WORK REQUIRED :: The response should consist of every line below, unchanged.

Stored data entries
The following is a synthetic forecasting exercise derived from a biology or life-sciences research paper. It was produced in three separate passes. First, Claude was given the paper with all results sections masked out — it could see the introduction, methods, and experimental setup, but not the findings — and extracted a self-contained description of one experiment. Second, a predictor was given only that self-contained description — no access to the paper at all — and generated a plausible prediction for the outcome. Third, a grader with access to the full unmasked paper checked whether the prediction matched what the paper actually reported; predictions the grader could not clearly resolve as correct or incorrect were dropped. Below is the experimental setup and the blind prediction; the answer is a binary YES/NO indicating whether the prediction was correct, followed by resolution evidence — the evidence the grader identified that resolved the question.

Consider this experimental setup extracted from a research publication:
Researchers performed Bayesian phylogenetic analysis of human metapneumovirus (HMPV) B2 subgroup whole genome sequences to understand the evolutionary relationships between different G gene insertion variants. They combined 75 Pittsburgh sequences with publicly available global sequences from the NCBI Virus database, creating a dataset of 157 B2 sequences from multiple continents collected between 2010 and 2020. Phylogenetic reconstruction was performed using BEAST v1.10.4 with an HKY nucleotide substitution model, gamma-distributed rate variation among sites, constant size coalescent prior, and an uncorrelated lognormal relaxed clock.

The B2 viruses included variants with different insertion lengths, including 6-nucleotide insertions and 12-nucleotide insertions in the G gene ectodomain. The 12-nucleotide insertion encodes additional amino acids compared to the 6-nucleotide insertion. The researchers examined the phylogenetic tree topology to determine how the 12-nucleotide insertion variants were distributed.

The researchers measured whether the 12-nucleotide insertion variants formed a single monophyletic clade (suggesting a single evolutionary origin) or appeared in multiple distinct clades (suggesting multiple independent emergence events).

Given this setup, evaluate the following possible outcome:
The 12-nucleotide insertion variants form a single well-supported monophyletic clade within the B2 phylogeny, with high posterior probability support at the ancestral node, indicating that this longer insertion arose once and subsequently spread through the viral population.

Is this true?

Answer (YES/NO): NO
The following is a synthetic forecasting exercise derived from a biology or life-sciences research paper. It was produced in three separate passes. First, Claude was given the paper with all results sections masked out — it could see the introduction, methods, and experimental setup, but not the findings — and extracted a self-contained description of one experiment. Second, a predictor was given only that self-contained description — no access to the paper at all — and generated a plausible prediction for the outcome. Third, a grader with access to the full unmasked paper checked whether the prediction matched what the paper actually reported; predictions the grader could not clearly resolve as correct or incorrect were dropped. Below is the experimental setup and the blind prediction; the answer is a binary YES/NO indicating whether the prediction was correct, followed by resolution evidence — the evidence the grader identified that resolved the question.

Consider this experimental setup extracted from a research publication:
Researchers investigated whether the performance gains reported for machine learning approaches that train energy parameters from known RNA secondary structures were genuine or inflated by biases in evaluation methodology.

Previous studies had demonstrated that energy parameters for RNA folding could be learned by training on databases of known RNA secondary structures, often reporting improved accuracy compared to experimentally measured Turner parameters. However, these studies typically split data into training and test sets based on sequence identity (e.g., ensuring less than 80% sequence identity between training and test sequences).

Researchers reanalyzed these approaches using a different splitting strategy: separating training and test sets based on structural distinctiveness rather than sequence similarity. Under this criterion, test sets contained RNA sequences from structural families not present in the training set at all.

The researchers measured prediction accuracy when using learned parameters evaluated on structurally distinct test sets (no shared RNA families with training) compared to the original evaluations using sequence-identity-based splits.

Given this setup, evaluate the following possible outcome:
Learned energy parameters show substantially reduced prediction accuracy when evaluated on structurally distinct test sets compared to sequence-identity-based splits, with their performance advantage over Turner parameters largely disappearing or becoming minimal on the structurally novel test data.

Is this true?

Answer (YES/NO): YES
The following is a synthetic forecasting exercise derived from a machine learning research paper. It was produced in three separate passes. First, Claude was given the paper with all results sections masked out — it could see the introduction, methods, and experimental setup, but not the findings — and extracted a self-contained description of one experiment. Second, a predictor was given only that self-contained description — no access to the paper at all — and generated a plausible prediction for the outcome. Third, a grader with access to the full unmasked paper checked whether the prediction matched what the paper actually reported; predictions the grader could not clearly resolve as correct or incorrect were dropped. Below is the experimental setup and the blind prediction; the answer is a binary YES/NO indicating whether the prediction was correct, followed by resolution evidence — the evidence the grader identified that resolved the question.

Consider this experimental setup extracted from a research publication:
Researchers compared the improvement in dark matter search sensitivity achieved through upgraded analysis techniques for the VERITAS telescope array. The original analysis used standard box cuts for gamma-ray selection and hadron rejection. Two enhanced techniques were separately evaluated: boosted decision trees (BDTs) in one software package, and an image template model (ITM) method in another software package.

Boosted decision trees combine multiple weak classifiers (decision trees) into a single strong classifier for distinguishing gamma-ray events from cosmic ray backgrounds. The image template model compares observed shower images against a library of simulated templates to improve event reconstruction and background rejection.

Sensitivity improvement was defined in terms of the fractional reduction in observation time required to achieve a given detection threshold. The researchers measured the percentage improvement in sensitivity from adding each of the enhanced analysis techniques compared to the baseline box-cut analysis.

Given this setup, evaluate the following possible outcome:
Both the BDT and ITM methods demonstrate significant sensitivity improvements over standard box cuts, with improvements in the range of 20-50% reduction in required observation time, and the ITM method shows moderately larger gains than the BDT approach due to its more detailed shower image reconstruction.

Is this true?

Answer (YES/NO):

OUTPUT FOR THIS TASK ::
The following is a synthetic forecasting exercise derived from a biology or life-sciences research paper. It was produced in three separate passes. First, Claude was given the paper with all results sections masked out — it could see the introduction, methods, and experimental setup, but not the findings — and extracted a self-contained description of one experiment. Second, a predictor was given only that self-contained description — no access to the paper at all — and generated a plausible prediction for the outcome. Third, a grader with access to the full unmasked paper checked whether the prediction matched what the paper actually reported; predictions the grader could not clearly resolve as correct or incorrect were dropped. Below is the experimental setup and the blind prediction; the answer is a binary YES/NO indicating whether the prediction was correct, followed by resolution evidence — the evidence the grader identified that resolved the question.

Consider this experimental setup extracted from a research publication:
Researchers performed Bayesian phylogenetic analysis of human metapneumovirus (HMPV) B2 subgroup whole genome sequences to understand the evolutionary relationships between different G gene insertion variants. They combined 75 Pittsburgh sequences with publicly available global sequences from the NCBI Virus database, creating a dataset of 157 B2 sequences from multiple continents collected between 2010 and 2020. Phylogenetic reconstruction was performed using BEAST v1.10.4 with an HKY nucleotide substitution model, gamma-distributed rate variation among sites, constant size coalescent prior, and an uncorrelated lognormal relaxed clock.

The B2 viruses included variants with different insertion lengths, including 6-nucleotide insertions and 12-nucleotide insertions in the G gene ectodomain. The 12-nucleotide insertion encodes additional amino acids compared to the 6-nucleotide insertion. The researchers examined the phylogenetic tree topology to determine how the 12-nucleotide insertion variants were distributed.

The researchers measured whether the 12-nucleotide insertion variants formed a single monophyletic clade (suggesting a single evolutionary origin) or appeared in multiple distinct clades (suggesting multiple independent emergence events).

Given this setup, evaluate the following possible outcome:
The 12-nucleotide insertion variants form a single well-supported monophyletic clade within the B2 phylogeny, with high posterior probability support at the ancestral node, indicating that this longer insertion arose once and subsequently spread through the viral population.

Is this true?

Answer (YES/NO): NO
The following is a synthetic forecasting exercise derived from a biology or life-sciences research paper. It was produced in three separate passes. First, Claude was given the paper with all results sections masked out — it could see the introduction, methods, and experimental setup, but not the findings — and extracted a self-contained description of one experiment. Second, a predictor was given only that self-contained description — no access to the paper at all — and generated a plausible prediction for the outcome. Third, a grader with access to the full unmasked paper checked whether the prediction matched what the paper actually reported; predictions the grader could not clearly resolve as correct or incorrect were dropped. Below is the experimental setup and the blind prediction; the answer is a binary YES/NO indicating whether the prediction was correct, followed by resolution evidence — the evidence the grader identified that resolved the question.

Consider this experimental setup extracted from a research publication:
Researchers investigated whether the performance gains reported for machine learning approaches that train energy parameters from known RNA secondary structures were genuine or inflated by biases in evaluation methodology.

Previous studies had demonstrated that energy parameters for RNA folding could be learned by training on databases of known RNA secondary structures, often reporting improved accuracy compared to experimentally measured Turner parameters. However, these studies typically split data into training and test sets based on sequence identity (e.g., ensuring less than 80% sequence identity between training and test sequences).

Researchers reanalyzed these approaches using a different splitting strategy: separating training and test sets based on structural distinctiveness rather than sequence similarity. Under this criterion, test sets contained RNA sequences from structural families not present in the training set at all.

The researchers measured prediction accuracy when using learned parameters evaluated on structurally distinct test sets (no shared RNA families with training) compared to the original evaluations using sequence-identity-based splits.

Given this setup, evaluate the following possible outcome:
Learned energy parameters show substantially reduced prediction accuracy when evaluated on structurally distinct test sets compared to sequence-identity-based splits, with their performance advantage over Turner parameters largely disappearing or becoming minimal on the structurally novel test data.

Is this true?

Answer (YES/NO): YES
The following is a synthetic forecasting exercise derived from a machine learning research paper. It was produced in three separate passes. First, Claude was given the paper with all results sections masked out — it could see the introduction, methods, and experimental setup, but not the findings — and extracted a self-contained description of one experiment. Second, a predictor was given only that self-contained description — no access to the paper at all — and generated a plausible prediction for the outcome. Third, a grader with access to the full unmasked paper checked whether the prediction matched what the paper actually reported; predictions the grader could not clearly resolve as correct or incorrect were dropped. Below is the experimental setup and the blind prediction; the answer is a binary YES/NO indicating whether the prediction was correct, followed by resolution evidence — the evidence the grader identified that resolved the question.

Consider this experimental setup extracted from a research publication:
Researchers compared the improvement in dark matter search sensitivity achieved through upgraded analysis techniques for the VERITAS telescope array. The original analysis used standard box cuts for gamma-ray selection and hadron rejection. Two enhanced techniques were separately evaluated: boosted decision trees (BDTs) in one software package, and an image template model (ITM) method in another software package.

Boosted decision trees combine multiple weak classifiers (decision trees) into a single strong classifier for distinguishing gamma-ray events from cosmic ray backgrounds. The image template model compares observed shower images against a library of simulated templates to improve event reconstruction and background rejection.

Sensitivity improvement was defined in terms of the fractional reduction in observation time required to achieve a given detection threshold. The researchers measured the percentage improvement in sensitivity from adding each of the enhanced analysis techniques compared to the baseline box-cut analysis.

Given this setup, evaluate the following possible outcome:
Both the BDT and ITM methods demonstrate significant sensitivity improvements over standard box cuts, with improvements in the range of 20-50% reduction in required observation time, and the ITM method shows moderately larger gains than the BDT approach due to its more detailed shower image reconstruction.

Is this true?

Answer (YES/NO):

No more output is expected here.